Nos passions artistiques et littéraires font de nous des êtres aussi vulnérables qu’inégaux. Prenez le fan d’Amélie Nothomb : il est, de tous les lecteurs idolâtres, parmi les mieux lotis. Sans cesse repu d’ouvrages publiés à cadence régulière, sa dose romanesque annuelle lui est toujours garantie. Camé bienheureux qui s’ignore, le manque lui est aussi inconnu que l’ennui. L’attente entre deux volumes est entrecoupée d’interventions médiatiques, de signatures et d’apparitions en salons et librairies. Privilège suprême, le fan de Mme Nothomb peut être reconnu d’elle, sa mémoire étant à l’image de sa production : infinie. Chez les cinéphiles, il ressemble aux fans de Woody Allen, à ceux de François Ozon, de Virginie Efira ou de Laure Calamy. Noms et visages bien connus, objets de douces addictions jamais frustrées, d’adorations toujours nourries.

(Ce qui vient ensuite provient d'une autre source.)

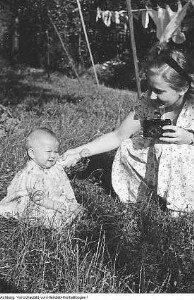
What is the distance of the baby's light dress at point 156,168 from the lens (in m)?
2.96

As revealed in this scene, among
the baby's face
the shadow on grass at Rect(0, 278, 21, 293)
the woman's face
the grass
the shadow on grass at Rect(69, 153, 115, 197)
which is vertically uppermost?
the woman's face

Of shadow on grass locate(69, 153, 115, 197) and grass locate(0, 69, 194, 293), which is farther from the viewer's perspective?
shadow on grass locate(69, 153, 115, 197)

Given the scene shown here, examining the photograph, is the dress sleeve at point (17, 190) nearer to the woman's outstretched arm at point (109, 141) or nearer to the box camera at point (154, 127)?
the woman's outstretched arm at point (109, 141)

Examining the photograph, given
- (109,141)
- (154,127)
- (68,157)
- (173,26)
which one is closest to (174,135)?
(154,127)

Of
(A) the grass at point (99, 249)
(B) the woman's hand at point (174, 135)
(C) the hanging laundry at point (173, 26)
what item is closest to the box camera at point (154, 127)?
(B) the woman's hand at point (174, 135)

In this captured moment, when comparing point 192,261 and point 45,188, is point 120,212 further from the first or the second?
point 192,261

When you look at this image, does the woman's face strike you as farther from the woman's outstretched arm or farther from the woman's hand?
the woman's outstretched arm

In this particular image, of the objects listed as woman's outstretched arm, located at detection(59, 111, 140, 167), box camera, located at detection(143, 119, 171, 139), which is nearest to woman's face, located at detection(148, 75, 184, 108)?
box camera, located at detection(143, 119, 171, 139)

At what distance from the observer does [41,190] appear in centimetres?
277

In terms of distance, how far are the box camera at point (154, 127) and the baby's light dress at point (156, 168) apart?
9 centimetres

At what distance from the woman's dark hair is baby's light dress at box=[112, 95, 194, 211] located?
21 centimetres

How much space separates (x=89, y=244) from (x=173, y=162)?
2.55 ft

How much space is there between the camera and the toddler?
271 cm

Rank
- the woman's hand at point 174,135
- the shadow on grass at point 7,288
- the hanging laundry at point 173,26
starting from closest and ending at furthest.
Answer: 1. the shadow on grass at point 7,288
2. the woman's hand at point 174,135
3. the hanging laundry at point 173,26
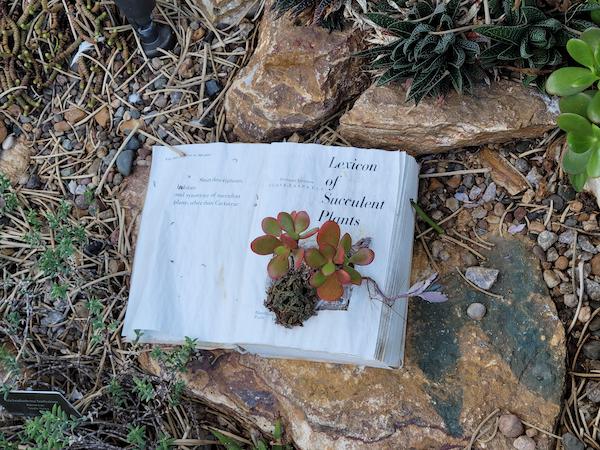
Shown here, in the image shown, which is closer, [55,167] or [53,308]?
[53,308]

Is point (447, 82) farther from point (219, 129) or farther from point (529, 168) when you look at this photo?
point (219, 129)

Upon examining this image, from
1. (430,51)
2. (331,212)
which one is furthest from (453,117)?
(331,212)

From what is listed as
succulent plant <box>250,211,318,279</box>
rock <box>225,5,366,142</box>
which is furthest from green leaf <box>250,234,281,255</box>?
rock <box>225,5,366,142</box>

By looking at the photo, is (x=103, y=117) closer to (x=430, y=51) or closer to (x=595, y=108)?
(x=430, y=51)

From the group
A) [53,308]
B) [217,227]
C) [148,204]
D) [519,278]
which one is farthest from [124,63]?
[519,278]

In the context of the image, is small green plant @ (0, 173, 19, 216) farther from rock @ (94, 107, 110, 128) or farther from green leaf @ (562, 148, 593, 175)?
green leaf @ (562, 148, 593, 175)
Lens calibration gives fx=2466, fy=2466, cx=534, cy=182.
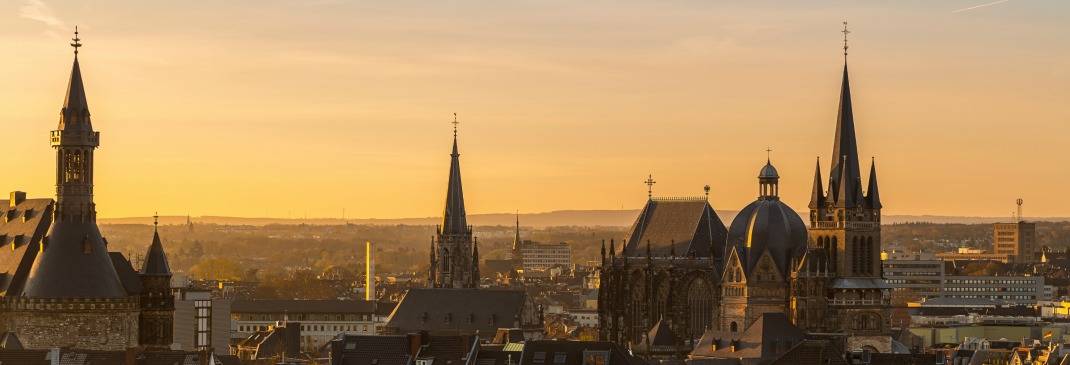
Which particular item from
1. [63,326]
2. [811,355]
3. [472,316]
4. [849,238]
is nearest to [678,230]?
[849,238]

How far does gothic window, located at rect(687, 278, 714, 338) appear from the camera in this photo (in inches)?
6718

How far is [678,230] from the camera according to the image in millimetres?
175250

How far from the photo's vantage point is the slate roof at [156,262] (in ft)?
421

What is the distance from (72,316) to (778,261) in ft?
191

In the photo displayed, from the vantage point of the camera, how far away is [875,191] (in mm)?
169500

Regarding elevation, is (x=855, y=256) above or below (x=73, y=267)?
above

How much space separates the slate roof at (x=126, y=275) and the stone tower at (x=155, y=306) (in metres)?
0.36

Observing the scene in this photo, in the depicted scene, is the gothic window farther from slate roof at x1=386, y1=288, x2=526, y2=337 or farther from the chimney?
the chimney

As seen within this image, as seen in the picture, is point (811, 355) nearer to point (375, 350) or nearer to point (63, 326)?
point (375, 350)

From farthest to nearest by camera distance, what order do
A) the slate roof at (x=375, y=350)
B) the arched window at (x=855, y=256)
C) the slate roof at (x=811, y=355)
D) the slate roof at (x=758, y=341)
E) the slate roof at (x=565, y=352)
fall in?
the arched window at (x=855, y=256)
the slate roof at (x=758, y=341)
the slate roof at (x=811, y=355)
the slate roof at (x=375, y=350)
the slate roof at (x=565, y=352)

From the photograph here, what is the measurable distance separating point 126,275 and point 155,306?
7.40 feet

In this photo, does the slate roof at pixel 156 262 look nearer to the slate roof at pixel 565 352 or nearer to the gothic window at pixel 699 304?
the slate roof at pixel 565 352

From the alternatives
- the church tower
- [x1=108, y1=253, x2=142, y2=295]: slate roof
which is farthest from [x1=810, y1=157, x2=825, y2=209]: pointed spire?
[x1=108, y1=253, x2=142, y2=295]: slate roof

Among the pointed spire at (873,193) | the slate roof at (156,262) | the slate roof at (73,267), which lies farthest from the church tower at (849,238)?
the slate roof at (73,267)
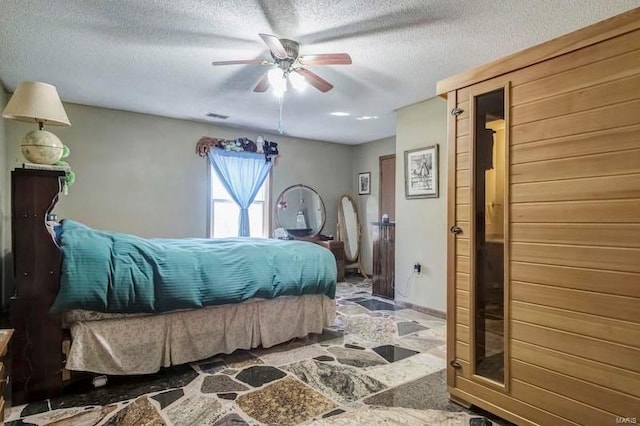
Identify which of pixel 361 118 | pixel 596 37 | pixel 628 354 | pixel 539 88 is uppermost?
pixel 361 118

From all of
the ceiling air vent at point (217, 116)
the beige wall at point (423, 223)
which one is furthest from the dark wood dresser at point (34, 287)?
the beige wall at point (423, 223)

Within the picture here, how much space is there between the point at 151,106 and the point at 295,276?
9.60 feet

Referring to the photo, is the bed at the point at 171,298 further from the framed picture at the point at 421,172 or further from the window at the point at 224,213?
the window at the point at 224,213

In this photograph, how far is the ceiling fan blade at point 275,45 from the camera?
223 centimetres

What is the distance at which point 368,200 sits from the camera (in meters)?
6.39

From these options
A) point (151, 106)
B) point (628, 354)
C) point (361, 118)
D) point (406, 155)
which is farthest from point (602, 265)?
point (151, 106)

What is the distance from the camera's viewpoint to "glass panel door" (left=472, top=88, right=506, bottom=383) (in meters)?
1.87

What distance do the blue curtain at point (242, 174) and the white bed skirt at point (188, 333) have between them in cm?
251

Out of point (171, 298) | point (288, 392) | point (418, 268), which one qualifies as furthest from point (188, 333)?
point (418, 268)

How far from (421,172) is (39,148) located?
3565mm

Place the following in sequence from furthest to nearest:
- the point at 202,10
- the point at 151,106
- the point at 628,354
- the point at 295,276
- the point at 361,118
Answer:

Et puis il y a les fans de Pierre Michon. J’expliquais dans une chronique hivernale ma passion pour l’auteur creusois, dont je découvrais le Rimbaud Les Deux Beunele fils une veille de Noël, et dont je relis chaque année le petit ouvrage depuis. Ce Pierre Michon que le grand public a découvert en 1984 avec Les Vies minuscules, texte immense et humble à la fois, constellation de biographies anonymes qui devait réconcilier la littérature française avec la mémoire et le récit. Mais l’auteur de génie est avare de paroles et de textes. Depuis 2009 et son roman Les Onze, à l’exception de quelques courts écrits qui se comptent sur les doigts d’une main, Michon n’avait rien publié. En 2020 dans un (rare) entretien donné au journal Le Monde, l’auteur confiait à la journaliste Raphaëlle Leyris qu’il achevait l’écriture d’un « roman d’amour de plus de 500 pages », qu’il qualifiait lui-même d’« hypercontemporain », et qu’il devait rendre à son éditeur Gallimard d’ici à la fin de l’été. Dans la communauté des fans de Michon (dont ma sœur et moi constituons le noyau toulousain), l’annonce avait fait grand bruit, suscitant son lot d’espoir et d’hystérie. L’été 2020 passa, puis le suivant, et encore un autre, et jamais le roman tant attendu ne parut. L’on finit presque par l’oublier.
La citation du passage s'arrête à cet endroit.